→ **EXTRACT PROVIDED**:
Moneycontrol Bureau
Fourth quarter earnings of UltraTech Cement have been slightly disappointing. Brokerage firm JP Morgan warns that the company is currently facing headwinds as demand is likely to remain weak in the near term, essentially on a weak industry environment affecting cement prices and volumes.
JPMorgan remains underweight on the stock but has reduced its target price to Rs 1600 per share. Instead, it prefers Grasim at current valuations.
According to the firm, UltraTech Cement's Q4 FY13 sales had fallen on lower average sale prices (ASPs). However, sharply higher other operating income and lower costs led to in-line operating results, JP Morgan adds. During the January-March quarter, net sales jumped 1 percent year-on-year to Rs 5,389.2 crore. The company's profit after tax fell by 16.2 percent y-o-y to Rs 726.2 crore in fourth quarter.
Analysing the quarter gone by, JP Morgan says in a report, "The company continued to see lower power cost/mt which was driven by higher pet coke usage. Freight cost/mt increased more than 1 percent q-o-q and should see further increase in Q1FY14 with higher railway freight and diesel costs. Costs are likely to continue to inch up given steady diesel price increases."
At 12:16 hrs the stock was quoting at Rs 1,864.00, down Rs 14.75, or 0.79 percent on the BSE.

→ **EXERCISE BRIEF**: List every rupee amount given in the report on UltraTech Cement's fourth-quarter earnings.

→ **SUPPLIED RECORDS**:
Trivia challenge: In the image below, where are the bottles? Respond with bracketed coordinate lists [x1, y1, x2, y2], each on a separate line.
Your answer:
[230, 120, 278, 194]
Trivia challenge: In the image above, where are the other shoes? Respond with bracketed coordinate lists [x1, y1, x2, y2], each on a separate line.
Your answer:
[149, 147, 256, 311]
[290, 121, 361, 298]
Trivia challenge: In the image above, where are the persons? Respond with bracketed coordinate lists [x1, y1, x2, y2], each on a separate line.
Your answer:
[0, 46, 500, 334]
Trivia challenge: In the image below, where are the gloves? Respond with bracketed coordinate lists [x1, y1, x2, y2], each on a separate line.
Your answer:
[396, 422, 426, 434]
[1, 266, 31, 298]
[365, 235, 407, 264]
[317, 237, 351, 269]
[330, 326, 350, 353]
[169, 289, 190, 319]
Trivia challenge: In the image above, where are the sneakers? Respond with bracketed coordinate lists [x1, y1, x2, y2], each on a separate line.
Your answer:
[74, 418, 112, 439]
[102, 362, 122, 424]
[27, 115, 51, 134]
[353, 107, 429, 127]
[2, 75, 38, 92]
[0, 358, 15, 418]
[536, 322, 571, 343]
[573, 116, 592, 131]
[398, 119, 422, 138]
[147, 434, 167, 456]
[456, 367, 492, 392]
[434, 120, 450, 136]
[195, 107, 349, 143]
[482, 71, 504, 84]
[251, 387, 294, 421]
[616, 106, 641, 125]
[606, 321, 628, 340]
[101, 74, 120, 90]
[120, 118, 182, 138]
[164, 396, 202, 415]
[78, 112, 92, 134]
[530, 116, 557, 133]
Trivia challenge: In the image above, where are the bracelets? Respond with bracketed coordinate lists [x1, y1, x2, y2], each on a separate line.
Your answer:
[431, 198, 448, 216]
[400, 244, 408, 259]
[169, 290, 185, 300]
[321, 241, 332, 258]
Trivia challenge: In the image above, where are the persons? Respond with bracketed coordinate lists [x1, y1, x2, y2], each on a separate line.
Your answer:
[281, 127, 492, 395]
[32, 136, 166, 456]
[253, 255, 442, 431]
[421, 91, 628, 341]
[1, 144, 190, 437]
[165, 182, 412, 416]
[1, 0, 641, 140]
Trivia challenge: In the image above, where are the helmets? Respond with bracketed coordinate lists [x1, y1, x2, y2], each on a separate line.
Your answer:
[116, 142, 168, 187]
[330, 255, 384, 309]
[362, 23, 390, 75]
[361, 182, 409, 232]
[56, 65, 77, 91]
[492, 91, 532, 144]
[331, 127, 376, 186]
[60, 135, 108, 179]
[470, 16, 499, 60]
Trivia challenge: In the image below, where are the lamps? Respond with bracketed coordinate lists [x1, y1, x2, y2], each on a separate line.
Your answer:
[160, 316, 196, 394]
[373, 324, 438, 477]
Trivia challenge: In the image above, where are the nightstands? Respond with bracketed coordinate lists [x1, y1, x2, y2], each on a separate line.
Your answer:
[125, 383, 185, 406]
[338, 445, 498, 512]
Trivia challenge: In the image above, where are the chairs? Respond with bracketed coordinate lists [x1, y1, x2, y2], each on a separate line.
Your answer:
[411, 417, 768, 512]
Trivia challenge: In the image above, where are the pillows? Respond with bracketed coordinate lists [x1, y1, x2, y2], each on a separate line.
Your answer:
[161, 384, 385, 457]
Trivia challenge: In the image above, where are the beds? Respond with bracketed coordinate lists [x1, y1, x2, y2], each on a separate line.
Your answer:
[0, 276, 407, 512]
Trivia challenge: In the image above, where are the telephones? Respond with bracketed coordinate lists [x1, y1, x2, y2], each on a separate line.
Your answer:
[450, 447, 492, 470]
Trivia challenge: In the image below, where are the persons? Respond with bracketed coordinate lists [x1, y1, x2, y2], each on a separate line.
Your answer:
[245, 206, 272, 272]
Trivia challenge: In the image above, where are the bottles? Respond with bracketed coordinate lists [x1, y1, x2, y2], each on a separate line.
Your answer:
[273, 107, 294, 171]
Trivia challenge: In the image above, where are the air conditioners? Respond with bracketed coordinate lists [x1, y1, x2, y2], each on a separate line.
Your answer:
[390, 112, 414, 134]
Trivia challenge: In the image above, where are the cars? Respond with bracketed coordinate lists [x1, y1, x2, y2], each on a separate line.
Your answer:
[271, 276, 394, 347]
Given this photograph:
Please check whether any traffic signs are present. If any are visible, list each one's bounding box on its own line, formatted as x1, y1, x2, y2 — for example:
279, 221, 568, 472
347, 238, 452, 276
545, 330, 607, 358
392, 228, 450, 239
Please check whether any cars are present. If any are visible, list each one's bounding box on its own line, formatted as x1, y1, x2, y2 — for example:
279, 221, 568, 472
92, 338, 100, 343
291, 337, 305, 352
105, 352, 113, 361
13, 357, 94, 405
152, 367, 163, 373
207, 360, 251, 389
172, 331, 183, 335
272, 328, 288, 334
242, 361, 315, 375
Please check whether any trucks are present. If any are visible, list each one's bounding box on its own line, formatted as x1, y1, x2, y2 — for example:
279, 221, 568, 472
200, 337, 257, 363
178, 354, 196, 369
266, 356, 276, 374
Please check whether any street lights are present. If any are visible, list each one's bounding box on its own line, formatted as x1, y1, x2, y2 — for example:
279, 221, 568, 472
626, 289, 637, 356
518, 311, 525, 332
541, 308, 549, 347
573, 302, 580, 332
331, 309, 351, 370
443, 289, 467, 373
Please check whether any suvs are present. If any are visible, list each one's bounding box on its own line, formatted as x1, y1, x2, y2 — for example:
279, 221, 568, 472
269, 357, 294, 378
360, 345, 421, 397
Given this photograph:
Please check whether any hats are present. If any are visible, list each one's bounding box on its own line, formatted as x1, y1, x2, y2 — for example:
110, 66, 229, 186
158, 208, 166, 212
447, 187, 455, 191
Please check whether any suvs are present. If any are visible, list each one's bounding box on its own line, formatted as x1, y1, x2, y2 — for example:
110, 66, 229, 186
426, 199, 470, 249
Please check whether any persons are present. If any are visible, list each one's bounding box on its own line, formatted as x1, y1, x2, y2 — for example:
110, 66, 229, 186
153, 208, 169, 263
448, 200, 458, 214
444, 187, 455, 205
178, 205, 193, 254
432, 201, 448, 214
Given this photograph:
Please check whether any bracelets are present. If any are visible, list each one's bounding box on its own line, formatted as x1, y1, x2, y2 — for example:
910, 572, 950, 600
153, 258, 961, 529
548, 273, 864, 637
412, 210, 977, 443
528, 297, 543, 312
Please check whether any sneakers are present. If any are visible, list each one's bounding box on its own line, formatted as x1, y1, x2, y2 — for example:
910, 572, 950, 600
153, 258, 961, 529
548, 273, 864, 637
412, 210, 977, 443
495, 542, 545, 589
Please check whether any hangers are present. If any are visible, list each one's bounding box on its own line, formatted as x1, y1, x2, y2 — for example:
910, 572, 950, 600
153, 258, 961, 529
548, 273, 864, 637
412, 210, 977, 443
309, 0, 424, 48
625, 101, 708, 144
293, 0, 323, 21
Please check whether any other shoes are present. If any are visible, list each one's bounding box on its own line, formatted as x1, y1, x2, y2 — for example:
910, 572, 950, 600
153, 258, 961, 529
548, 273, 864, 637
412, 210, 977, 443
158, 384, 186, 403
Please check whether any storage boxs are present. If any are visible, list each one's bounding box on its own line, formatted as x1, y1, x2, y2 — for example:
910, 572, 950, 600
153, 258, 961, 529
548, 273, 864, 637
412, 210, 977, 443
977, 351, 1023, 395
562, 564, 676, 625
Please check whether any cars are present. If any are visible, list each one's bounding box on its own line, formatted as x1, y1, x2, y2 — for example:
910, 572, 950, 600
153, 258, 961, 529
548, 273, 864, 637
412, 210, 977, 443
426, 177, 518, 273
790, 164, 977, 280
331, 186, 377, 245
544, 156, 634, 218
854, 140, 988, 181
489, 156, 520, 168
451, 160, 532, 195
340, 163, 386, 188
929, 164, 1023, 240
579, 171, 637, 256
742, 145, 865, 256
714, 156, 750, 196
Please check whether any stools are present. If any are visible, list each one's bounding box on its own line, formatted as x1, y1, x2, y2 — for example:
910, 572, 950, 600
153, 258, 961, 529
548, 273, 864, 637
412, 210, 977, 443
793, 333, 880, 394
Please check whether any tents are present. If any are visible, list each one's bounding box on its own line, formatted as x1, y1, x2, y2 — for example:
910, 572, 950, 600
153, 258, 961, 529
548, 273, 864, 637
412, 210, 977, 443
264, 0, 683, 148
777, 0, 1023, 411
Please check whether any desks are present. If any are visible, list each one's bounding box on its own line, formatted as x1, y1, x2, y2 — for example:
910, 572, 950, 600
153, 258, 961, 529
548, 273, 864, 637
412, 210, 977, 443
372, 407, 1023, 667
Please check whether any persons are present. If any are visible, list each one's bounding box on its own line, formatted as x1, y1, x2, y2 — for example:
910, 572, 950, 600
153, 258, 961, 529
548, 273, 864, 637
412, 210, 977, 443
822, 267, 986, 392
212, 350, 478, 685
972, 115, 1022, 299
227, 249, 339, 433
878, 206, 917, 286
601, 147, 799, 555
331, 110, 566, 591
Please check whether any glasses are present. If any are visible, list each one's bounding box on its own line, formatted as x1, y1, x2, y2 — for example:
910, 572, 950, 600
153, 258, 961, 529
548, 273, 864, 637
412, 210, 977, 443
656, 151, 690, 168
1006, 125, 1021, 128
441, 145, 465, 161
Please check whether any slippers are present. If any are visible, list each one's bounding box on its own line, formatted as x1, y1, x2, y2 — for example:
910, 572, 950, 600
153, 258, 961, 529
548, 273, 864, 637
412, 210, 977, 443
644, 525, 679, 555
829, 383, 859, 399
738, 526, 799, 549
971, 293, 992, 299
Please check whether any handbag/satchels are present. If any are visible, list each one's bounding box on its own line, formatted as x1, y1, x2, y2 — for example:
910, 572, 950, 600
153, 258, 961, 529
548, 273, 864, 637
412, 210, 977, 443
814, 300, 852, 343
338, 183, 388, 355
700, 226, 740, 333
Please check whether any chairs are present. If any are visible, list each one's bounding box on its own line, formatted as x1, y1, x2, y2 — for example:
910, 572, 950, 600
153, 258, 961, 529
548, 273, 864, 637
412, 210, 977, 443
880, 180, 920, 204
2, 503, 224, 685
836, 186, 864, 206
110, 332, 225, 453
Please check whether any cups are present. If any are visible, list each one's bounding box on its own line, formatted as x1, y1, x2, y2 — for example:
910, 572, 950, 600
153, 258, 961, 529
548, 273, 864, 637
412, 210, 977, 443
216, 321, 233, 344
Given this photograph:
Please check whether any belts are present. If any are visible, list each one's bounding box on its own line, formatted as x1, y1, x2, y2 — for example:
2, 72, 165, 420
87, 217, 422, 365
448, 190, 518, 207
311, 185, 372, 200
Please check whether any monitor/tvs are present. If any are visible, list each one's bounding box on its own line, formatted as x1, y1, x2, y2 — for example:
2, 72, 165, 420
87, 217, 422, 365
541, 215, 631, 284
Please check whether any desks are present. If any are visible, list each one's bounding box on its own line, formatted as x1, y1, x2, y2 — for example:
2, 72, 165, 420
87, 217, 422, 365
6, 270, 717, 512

→ **REPLY**: Rs 1600, Rs 5,389.2 crore, Rs 726.2 crore, Rs 1,864.00, Rs 14.75